▸ Consegna A:
Elenca, nell'ordine in cui compaiono, le attività che il testo sul carcere indica come cose per cui in carcere c'è un luogo, un tempo e uno spazio.
▸ Consegna B:
Estrai dal testo sul carcere il passo che va da "Il carcere non è solo" fino a "quindi delle relazioni." compreso.

▸ Testo selezionato:
Negli anni in cui mi ribellavo ( ma ero unicamente un ribelle inconcludente e disperato ) a tutto e tutti, e il carcere non era quello attuale, ma un’arena, non sentivo il peso di questa condanna, ero preda di una lucida follia, soprattutto non ero consapevole che in carcere “ci sono solo uomini vinti “, e per concludere, quando non hai più nulla da perdere, e ti circonda il nulla, la speranza scompare con la tua umanità.

Il carcere non è quello dei films o dei romanzi, il carcere sequestra i bisogni (desideri ) stabilendo quando questi possono essere soddisfatti, e quando e dove è possibile soddisfarli, impossessandosi così dei corpi e dei movimenti.

In carcere c’è un luogo, un tempo, uno spazio per ogni cosa che può essere fatta: dormire, lavarsi, studiare, svegliarsi, lavorare, passeggiare ( non ci crederete, ma ben poche di queste cose sono possibili).

Giorno dopo giorno, con una monotonia ripetitiva che uccide la fantasia e la creatività.

Tutte le attività sono programmate in anticipo ( dagli educatori, figure professionali preposte per legge per il trattamento rieducativo del detenuto, ma di educatori ce ne sono davvero pochi. E allora? ) in modo identico per tutta la comunità, senza che preferenze e desideri abbiano la minima importanza.

Il carcere non è solo la fisicità della segregazione, ma l’espressione di un modello culturale basato sull’esclusione, e su una pena che finisce per alterare profondamente  la percezione del tempo, dello spazio e quindi delle relazioni.

Privazione della libertà personale, è già la pena più grande, ma essere senza speranza, significa trascorrere giorno dopo giorno, anno dopo anno, con il passato che ricompone la sua trama, e il passato, presente e futuro, sono lì, in un attimo eterno dove il futuro non esiste.

Questa preclusione alla libertà personale, e sottomissione alla volontà altrui, conduce in un labirinto dove la vita sociale è ferma e ogni certezza scompare.

Inutile nasconderlo, il carcere continua a permanere un luogo separato che separa le persone detenute, ma allora come è possibile pretendere che il carcere recuperi alla società, se esso rappresenta un tempo e uno spazio esclusi dal tempo e dallo spazio della società?

Credo fermamente che il carcere recupererà alla società quando esso stesso sarà recuperato dalla società.

Si isola il carcere per proiezione dell’ombra, per immaginario collettivo, allontanandolo da qualsivoglia coscienza sociale.

Lo si pensa popolato di dannati, di mostri, di persone irrecuperabili, a tal punto da rimuoverlo, da rinchiudervi dentro tutto il male del mondo, la parte nera della società, dove ognuno ha paura di riconoscersi, e per questo lo si allontana, lo si esclude, lo si ghettizza.

▸ Dati forniti:
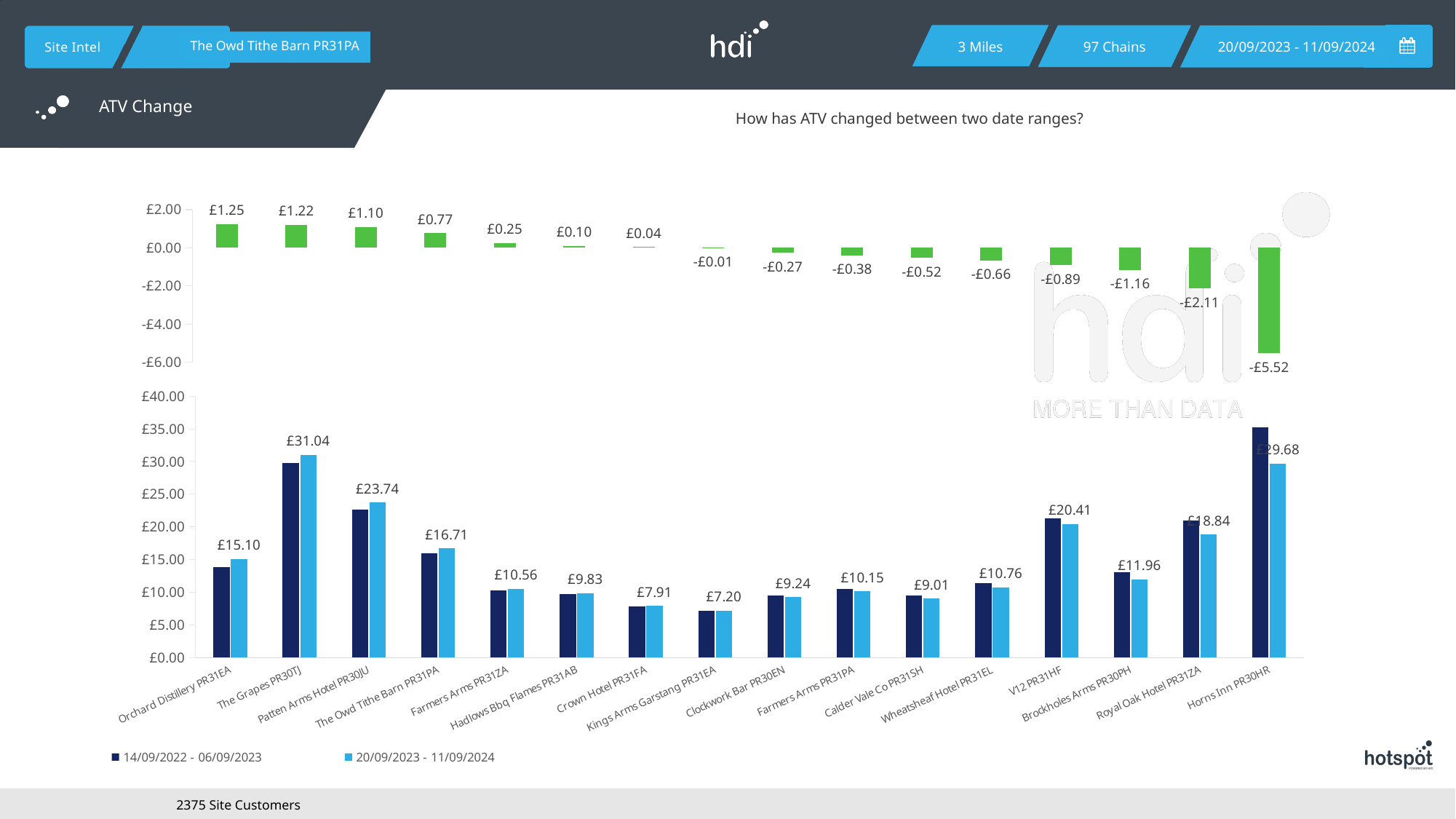
On the top chart, what is the ATV change for Brockholes Arms PR30PH? -£1.16 On the bottom chart, what is the value for Kings Arms Garstang PR31EA in the 20/09/2023 - 11/09/2024 period? £7.20 What kind of chart is the bottom chart? Bar chart On the top chart, what is the ATV change for Orchard Distillery PR31EA? £1.25 On the bottom chart, how many series does the legend list? 2 On the bottom chart, what is the value for The Grapes PR30TJ in the 20/09/2023 - 11/09/2024 period? £31.04 On the top chart, which site has the lowest ATV change? Horns Inn PR30HR On the top chart, what is the ATV change for Horns Inn PR30HR? -£5.52 On the bottom chart, which is larger for the 20/09/2023 - 11/09/2024 period: V12 PR31HF or Royal Oak Hotel PR31ZA? V12 PR31HF How many sites are shown on the bottom chart? 16 On the top chart, which site has the highest ATV change? Orchard Distillery PR31EA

▸ Risposta A:
- dormire
- lavarsi
- studiare
- svegliarsi
- lavorare
- passeggiare

▸ Risposta B:
Il carcere non è solo la fisicità della segregazione, ma l’espressione di un modello culturale basato sull’esclusione, e su una pena che finisce per alterare profondamente  la percezione del tempo, dello spazio e quindi delle relazioni.